70. Der Analytiker-Axel
Der Abend im Blutigen Daumen , sagte ein Mann mit einer ruhigen, angenehmen Stimme, verlief ungünstig.
Wie jeden Freitag traf ich dort Axel, den erfolgreichen Analytiker, dessen Erfolg und Analytikerberuf mir gründlich auf die Nerven ging. Ich traf ihn trotzdem weiterhin jeden Freitag, aus schlechter Gewohnheit oder mangels anderer Freunde, ich weiß es nicht.
Stanjic hatte auf den Knopf gedrückt, wie, hat er gesagt, heißt der Analytiker?
Axel, sagte Sydow.
Und wie weiter?
Hat er nicht gesagt.
Komisch, sagte Stanjic, er starrte vor sich hin.
Sydow drückte auf den Wiedergabeknopf und es ging weiter.

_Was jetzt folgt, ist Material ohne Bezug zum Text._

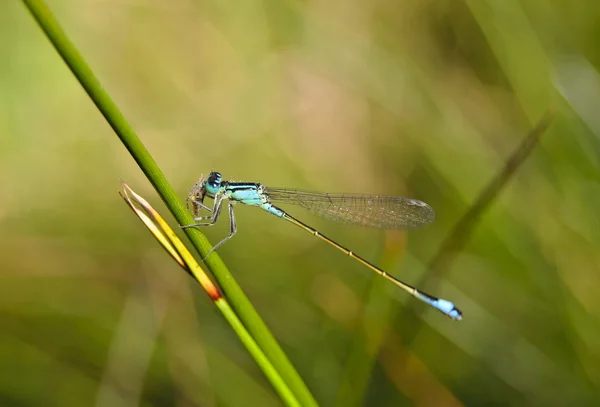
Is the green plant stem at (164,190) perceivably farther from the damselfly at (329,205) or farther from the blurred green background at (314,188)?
the damselfly at (329,205)

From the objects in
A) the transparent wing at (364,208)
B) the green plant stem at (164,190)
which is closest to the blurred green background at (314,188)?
the transparent wing at (364,208)

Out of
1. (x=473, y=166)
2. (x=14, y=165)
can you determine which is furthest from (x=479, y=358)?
(x=14, y=165)

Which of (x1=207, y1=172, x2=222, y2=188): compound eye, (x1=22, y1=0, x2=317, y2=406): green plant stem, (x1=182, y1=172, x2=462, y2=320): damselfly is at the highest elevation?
(x1=182, y1=172, x2=462, y2=320): damselfly

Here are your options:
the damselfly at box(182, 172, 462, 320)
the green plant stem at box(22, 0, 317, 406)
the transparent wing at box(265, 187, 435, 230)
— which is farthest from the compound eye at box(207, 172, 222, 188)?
the green plant stem at box(22, 0, 317, 406)

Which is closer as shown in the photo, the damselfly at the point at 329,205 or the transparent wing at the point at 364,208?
the damselfly at the point at 329,205

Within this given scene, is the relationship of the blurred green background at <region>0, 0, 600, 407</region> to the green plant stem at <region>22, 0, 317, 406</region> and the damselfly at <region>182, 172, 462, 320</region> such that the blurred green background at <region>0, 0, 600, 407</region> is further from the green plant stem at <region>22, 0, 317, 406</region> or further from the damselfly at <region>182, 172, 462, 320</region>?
the green plant stem at <region>22, 0, 317, 406</region>

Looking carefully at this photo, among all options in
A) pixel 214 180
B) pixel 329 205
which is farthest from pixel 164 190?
pixel 329 205
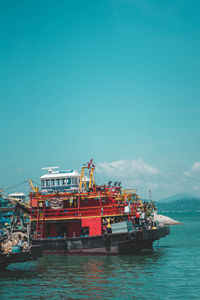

Die Luft war dick wie Sauerkraut und Most. Ganz hinten, unter einem verkokelten Lampenschirm, saß der Analytiker und las. Aller Wahrscheinlichkeit nach was Fachliches. Analytikergetue.
Ich setzte mich zu ihm an den Tisch, suchte mit den Augen nach dem Wirt, deutete auf die Gläser, der Wirt nickte grimmig. Er war schon offensichtlich angeheitert, wobei man bei diesem Zustand wirklich nicht mehr von heiter sprechen konnte, vielmehr hatte Alkohol, vornehmlich der von ihm bevorzugte Pflümli , auf ihn eine eher verdüsternde Wirkung, die in absoluter, wütender Dunkelheit zu enden pflegte.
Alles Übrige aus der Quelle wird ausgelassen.